Records excerpted from a collection:
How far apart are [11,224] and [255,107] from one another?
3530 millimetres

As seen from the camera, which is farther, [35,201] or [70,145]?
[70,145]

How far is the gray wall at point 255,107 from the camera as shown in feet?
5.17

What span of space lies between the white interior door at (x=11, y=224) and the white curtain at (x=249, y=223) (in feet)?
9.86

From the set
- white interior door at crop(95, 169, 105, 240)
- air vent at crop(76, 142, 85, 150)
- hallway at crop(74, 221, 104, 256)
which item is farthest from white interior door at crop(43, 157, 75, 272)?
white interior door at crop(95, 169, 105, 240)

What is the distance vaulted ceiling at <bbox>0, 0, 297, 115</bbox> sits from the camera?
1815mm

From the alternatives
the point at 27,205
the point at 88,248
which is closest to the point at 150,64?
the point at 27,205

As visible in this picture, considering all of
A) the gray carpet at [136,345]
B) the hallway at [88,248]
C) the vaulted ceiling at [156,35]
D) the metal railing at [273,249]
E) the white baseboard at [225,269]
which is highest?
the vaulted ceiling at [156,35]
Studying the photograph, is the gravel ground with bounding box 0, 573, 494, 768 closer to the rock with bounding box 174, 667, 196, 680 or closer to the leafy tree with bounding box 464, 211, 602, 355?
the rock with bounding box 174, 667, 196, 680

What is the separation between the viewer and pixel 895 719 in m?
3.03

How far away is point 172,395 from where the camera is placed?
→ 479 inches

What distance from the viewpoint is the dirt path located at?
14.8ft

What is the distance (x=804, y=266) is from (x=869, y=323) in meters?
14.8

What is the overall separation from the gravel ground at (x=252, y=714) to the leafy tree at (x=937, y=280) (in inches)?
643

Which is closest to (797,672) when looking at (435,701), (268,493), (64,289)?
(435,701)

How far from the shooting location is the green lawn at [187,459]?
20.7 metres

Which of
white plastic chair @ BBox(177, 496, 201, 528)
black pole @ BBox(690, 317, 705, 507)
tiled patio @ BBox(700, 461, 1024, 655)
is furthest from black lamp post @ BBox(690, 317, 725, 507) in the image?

§ **Problem statement**
Please update the records between the line holding "What distance from" and the end of the records, inclusive, replacing "leafy tree" with "tall tree" and leaving everything else unchanged. Give only those lines.

§ **Task solution**
What distance from the viewpoint is the dirt path located at?
14.8ft

What is the distance (x=804, y=266) is from (x=869, y=323) in meters?
14.8

What is the overall separation from the gravel ground at (x=252, y=714) to the tall tree at (x=937, y=280) (in inches)?
643

Which is closest to (797,672) when looking at (435,701), (268,493), (64,289)?
(435,701)

How far from the shooting location is the green lawn at [187,459]?
20.7 metres

Which of
white plastic chair @ BBox(177, 496, 201, 528)
black pole @ BBox(690, 317, 705, 507)
tiled patio @ BBox(700, 461, 1024, 655)
is furthest from black lamp post @ BBox(690, 317, 725, 507) in the image?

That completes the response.